扩展通用数据分析智能体
Scaling Generalist Data-Analytic Agents
September 29, 2025
作者: Shuofei Qiao, Yanqiu Zhao, Zhisong Qiu, Xiaobin Wang, Jintian Zhang, Zhao Bin, Ningyu Zhang, Yong Jiang, Pengjun Xie, Fei Huang, Huajun Chen
cs.AI
摘要
数据分析智能体正成为自动化科学发现与创新AI愿景的关键推动力。然而,现有方法严重依赖对专有模型的提示工程,而开源模型在处理多样格式的大规模数据文件及满足现实世界分析所需的长期、多步推理方面仍面临挑战。本文介绍了DataMind,一种可扩展的数据合成与智能体训练方案,旨在构建通用型数据分析智能体。DataMind针对构建开源数据分析智能体中的三大关键难题:数据资源不足、训练策略不当及基于代码的多轮执行不稳定,提出了解决方案。具体而言,DataMind采用:1)细粒度任务分类与递归式由易到难任务组合机制,以提升合成查询的多样性与难度;2)知识增强的轨迹采样策略,辅以模型与规则双重过滤;3)结合SFT与RL损失的动态可调训练目标;4)内存高效且稳定的基于代码的多轮执行框架。基于DataMind,我们构建了DataMind-12K,一个涵盖多领域、多任务类别及多种数据文件格式的高质量轨迹集,专为数据分析任务设计。在DataMind-12K上训练的DataMind-14B,在多项数据分析基准测试中平均得分达71.16%,超越了最强的专有基线DeepSeek-V3.1与GPT-5。我们的DataMind-7B同样在开源模型中表现最佳,得分为68.10%。此外,我们将探索性试验中获得的实证见解融入分析实验,旨在为社区提供关于智能体训练的可操作洞见。
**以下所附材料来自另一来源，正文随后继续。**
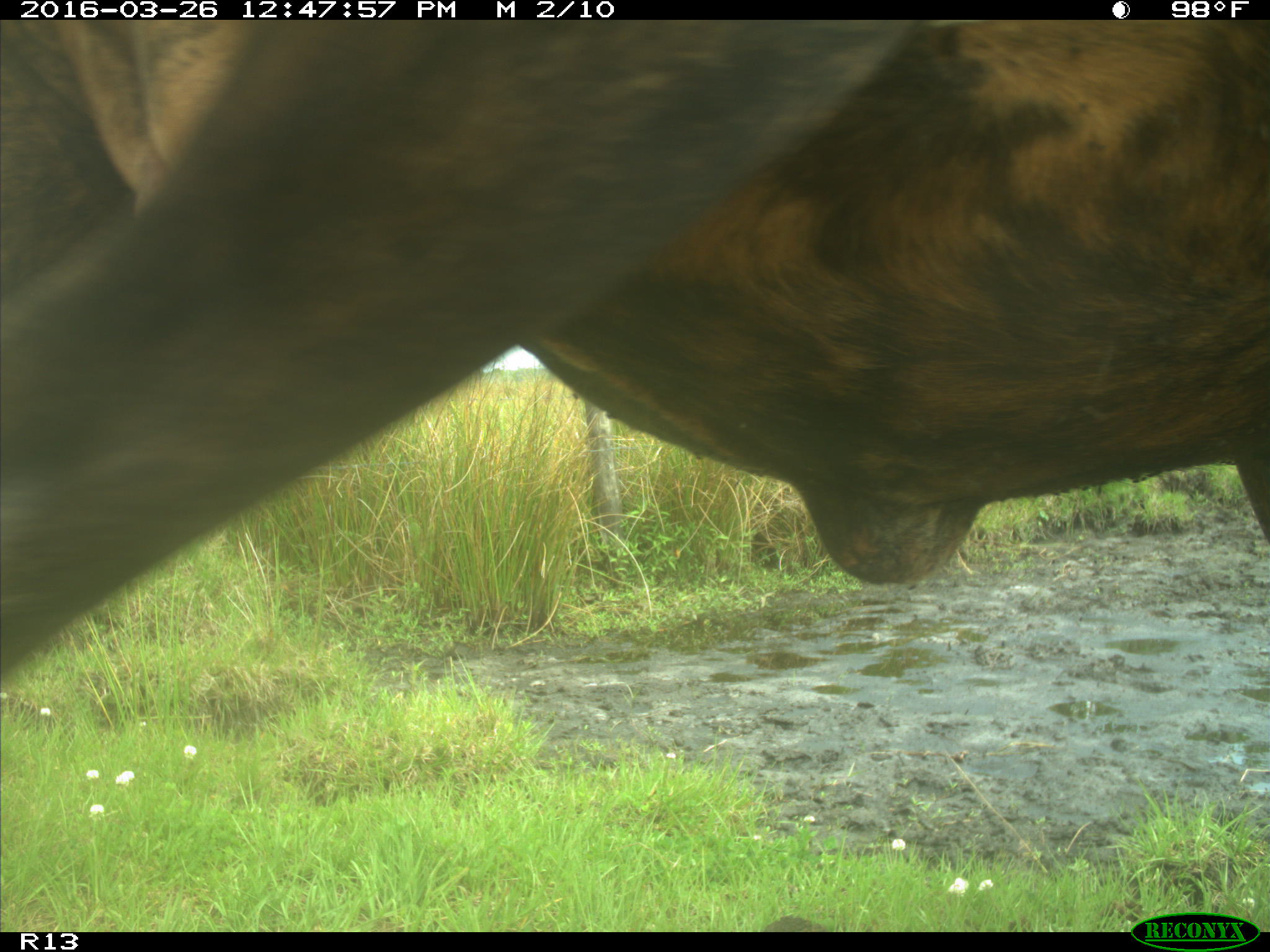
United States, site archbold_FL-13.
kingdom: Animalia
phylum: Chordata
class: Mammalia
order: Artiodactyla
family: Bovidae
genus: Bos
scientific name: Bos taurus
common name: domestic cow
Bos taurus (domestic cow).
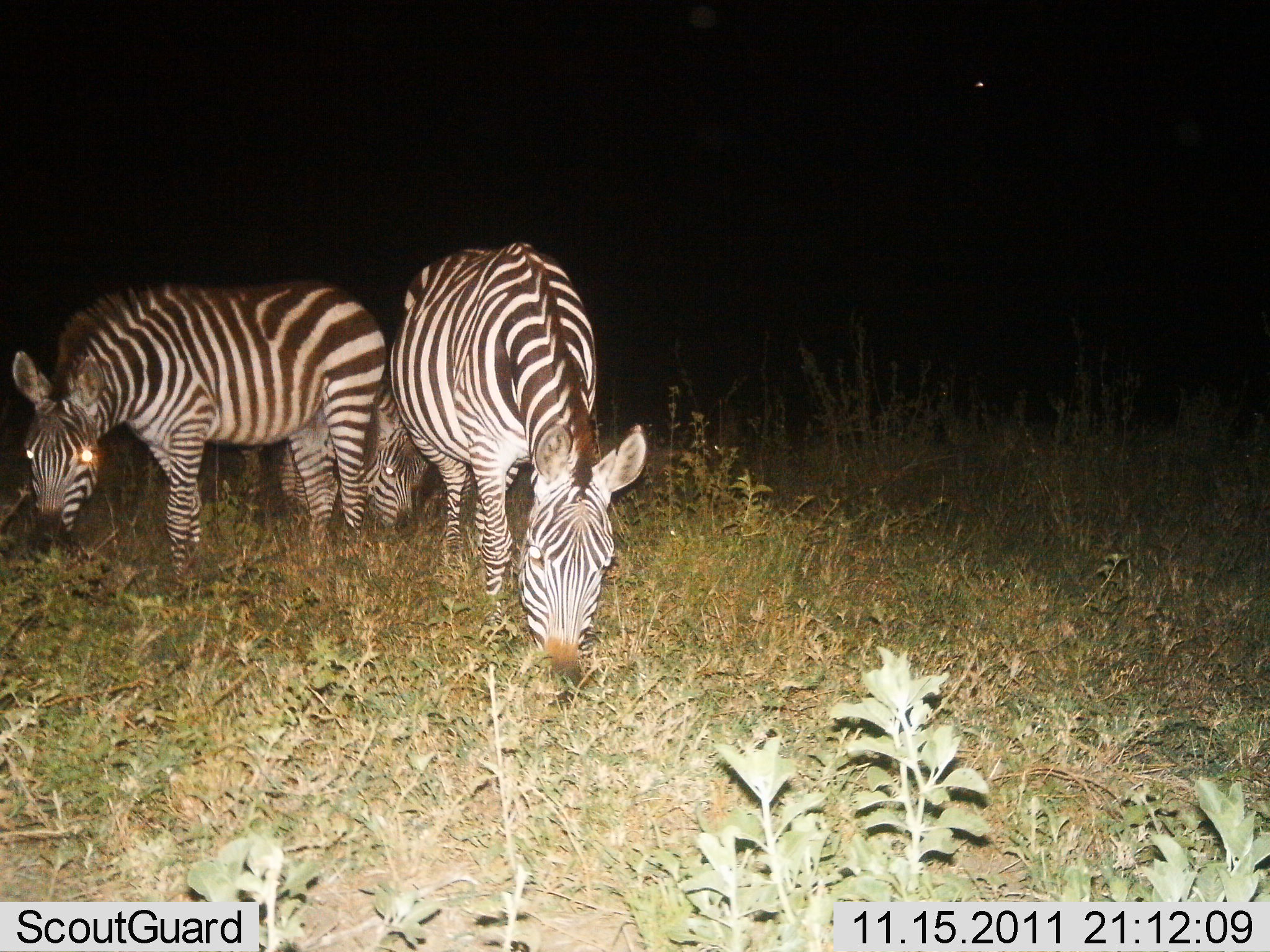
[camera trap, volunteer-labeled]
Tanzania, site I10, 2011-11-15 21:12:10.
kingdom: Animalia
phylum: Chordata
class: Mammalia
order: Perissodactyla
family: Equidae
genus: Equus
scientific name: Equus quagga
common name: plains zebra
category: zebra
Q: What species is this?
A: Zebra (plains zebra) (Equus quagga).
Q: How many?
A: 3.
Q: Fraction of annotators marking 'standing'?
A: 19%.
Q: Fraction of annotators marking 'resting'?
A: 0%.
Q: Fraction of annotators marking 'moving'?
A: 0%.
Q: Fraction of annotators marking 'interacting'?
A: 0%.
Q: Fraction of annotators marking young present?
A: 0%.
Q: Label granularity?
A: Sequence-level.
我们将向社区发布DataMind-12K及DataMind-7B、14B,以支持未来的研究。
English
Data-analytic agents are emerging as a key catalyst for automated scientific
discovery and for the vision of Innovating AI. Current approaches, however,
rely heavily on prompt engineering over proprietary models, while open-source
models struggle to face diverse-format, large-scale data files and
long-horizon, multi-step reasoning that real-world analytics demands. This
paper introduces DataMind, a scalable data synthesis and agent training recipe
designed to build generalist data-analytic agents. DataMind tackles three key
challenges in building open-source data-analytic agents, including insufficient
data resources, improper training strategy, and unstable code-based multi-turn
rollout. Concretely, DataMind applies 1) a fine-grained task taxonomy and a
recursive easy-to-hard task composition mechanism to increase the diversity and
difficulty of synthesized queries; 2) a knowledge-augmented trajectory sampling
strategy followed by model-based and rule-based filtering; 3) a dynamically
adjustable training objective combining both SFT and RL losses; 4) a
memory-frugal and stable code-based multi-turn rollout framework. Built on
DataMind, we curate DataMind-12K, a high-quality trajectory set spanning
diverse domains, task categories, and data file formats for data-analytic
tasks. Trained on DataMind-12K, our DataMind-14B achieves state-of-the-art with
an average score of 71.16% on multiple data analysis benchmarks, outperforming
the strongest proprietary baselines DeepSeek-V3.1 and GPT-5. Our DataMind-7B
also performs best among all open-source models with a score of 68.10%. We also
incorporate some empirical insights gained from our exploratory trials into the
analysis experiments, aiming to provide actionable insights about agentic
training for the community. We will release DataMind-12K and DataMind-7B,14B
for the community's future research.